### EXERCISE INPUTS
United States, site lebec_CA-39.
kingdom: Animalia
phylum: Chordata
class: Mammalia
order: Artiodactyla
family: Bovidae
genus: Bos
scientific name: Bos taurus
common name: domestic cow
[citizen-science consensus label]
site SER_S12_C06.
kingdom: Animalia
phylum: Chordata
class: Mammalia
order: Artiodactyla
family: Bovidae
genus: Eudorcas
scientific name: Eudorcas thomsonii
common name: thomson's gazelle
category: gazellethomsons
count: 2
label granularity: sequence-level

### EXERCISE DIRECTIONS
Scan the listing and copy every line where the string "site" shows up.

### THE ANSWER
United States, site lebec_CA-39.
site SER_S12_C06.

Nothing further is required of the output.